DATA EXCERPTS.
>>>>
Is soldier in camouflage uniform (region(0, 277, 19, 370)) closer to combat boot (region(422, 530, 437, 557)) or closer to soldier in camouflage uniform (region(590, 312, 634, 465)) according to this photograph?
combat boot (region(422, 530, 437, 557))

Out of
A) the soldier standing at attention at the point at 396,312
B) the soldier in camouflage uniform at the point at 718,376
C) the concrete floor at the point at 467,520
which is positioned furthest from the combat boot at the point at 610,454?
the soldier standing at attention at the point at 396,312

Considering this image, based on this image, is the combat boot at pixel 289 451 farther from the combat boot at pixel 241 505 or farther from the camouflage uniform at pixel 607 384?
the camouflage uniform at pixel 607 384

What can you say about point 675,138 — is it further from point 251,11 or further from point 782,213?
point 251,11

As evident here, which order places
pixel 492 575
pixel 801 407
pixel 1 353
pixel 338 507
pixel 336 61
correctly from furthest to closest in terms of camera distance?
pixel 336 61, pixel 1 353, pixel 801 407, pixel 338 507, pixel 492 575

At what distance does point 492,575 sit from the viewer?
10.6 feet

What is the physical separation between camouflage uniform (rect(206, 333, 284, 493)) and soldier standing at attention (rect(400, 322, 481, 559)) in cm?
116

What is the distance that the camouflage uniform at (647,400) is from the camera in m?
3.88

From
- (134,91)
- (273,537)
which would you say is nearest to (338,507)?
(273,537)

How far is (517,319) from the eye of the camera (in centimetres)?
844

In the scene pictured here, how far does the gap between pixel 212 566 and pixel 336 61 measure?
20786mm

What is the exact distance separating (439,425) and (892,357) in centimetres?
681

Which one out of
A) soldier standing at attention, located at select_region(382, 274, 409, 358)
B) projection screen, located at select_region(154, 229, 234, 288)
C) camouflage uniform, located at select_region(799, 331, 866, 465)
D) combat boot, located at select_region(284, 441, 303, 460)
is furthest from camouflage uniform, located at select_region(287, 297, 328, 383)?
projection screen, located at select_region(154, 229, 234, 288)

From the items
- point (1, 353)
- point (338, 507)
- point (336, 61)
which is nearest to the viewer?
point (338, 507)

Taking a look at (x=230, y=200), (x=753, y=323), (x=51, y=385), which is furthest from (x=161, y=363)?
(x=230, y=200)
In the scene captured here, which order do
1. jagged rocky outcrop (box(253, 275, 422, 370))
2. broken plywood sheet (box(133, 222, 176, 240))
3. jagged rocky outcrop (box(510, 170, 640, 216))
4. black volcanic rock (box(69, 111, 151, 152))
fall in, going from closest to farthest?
<<<<
INSTRUCTIONS FOR THE TASK.
Print out the whole listing exactly as it appears.

FULL RESPONSE.
Is soldier in camouflage uniform (region(0, 277, 19, 370)) closer to combat boot (region(422, 530, 437, 557)) or closer to soldier in camouflage uniform (region(590, 312, 634, 465)) according to this photograph?
combat boot (region(422, 530, 437, 557))

Out of
A) the soldier standing at attention at the point at 396,312
B) the soldier in camouflage uniform at the point at 718,376
C) the concrete floor at the point at 467,520
which is positioned furthest from the combat boot at the point at 610,454?
the soldier standing at attention at the point at 396,312

Considering this image, based on this image, is the combat boot at pixel 289 451 farther from the combat boot at pixel 241 505 or farther from the camouflage uniform at pixel 607 384?
the camouflage uniform at pixel 607 384

What can you say about point 675,138 — is it further from point 251,11 or further from point 782,213?
point 251,11

As evident here, which order places
pixel 492 575
pixel 801 407
pixel 1 353
pixel 338 507
pixel 336 61
correctly from furthest to closest in terms of camera distance?
pixel 336 61, pixel 1 353, pixel 801 407, pixel 338 507, pixel 492 575

At what distance does point 492,575 sit from the viewer?
10.6 feet

What is the physical separation between camouflage uniform (rect(206, 333, 284, 493)) and soldier standing at attention (rect(400, 322, 481, 559)) in cm?
116

What is the distance that the camouflage uniform at (647,400) is from the camera in m?
3.88

From
- (134,91)
- (273,537)
which would you say is nearest to (338,507)?
(273,537)

How far is (517,319) from the eye of the camera (in centimetres)?
844

In the scene pictured here, how far does the gap between pixel 212 566 and pixel 336 61 measure?
20786mm

What is the exact distance separating (439,425) and (892,357) in centimetres?
681

Which one out of
A) soldier standing at attention, located at select_region(382, 274, 409, 358)
B) projection screen, located at select_region(154, 229, 234, 288)
C) camouflage uniform, located at select_region(799, 331, 866, 465)
D) combat boot, located at select_region(284, 441, 303, 460)
is furthest from camouflage uniform, located at select_region(287, 297, 328, 383)?
projection screen, located at select_region(154, 229, 234, 288)

From the items
- point (1, 353)
- point (338, 507)
- point (336, 61)
which is nearest to the viewer?
point (338, 507)

Taking a look at (x=230, y=200), (x=753, y=323), (x=51, y=385), which is furthest from (x=161, y=363)?
(x=230, y=200)
In the scene captured here, which order do
1. jagged rocky outcrop (box(253, 275, 422, 370))
2. broken plywood sheet (box(133, 222, 176, 240))
3. jagged rocky outcrop (box(510, 170, 640, 216))
4. black volcanic rock (box(69, 111, 151, 152))
fall in, going from closest to farthest?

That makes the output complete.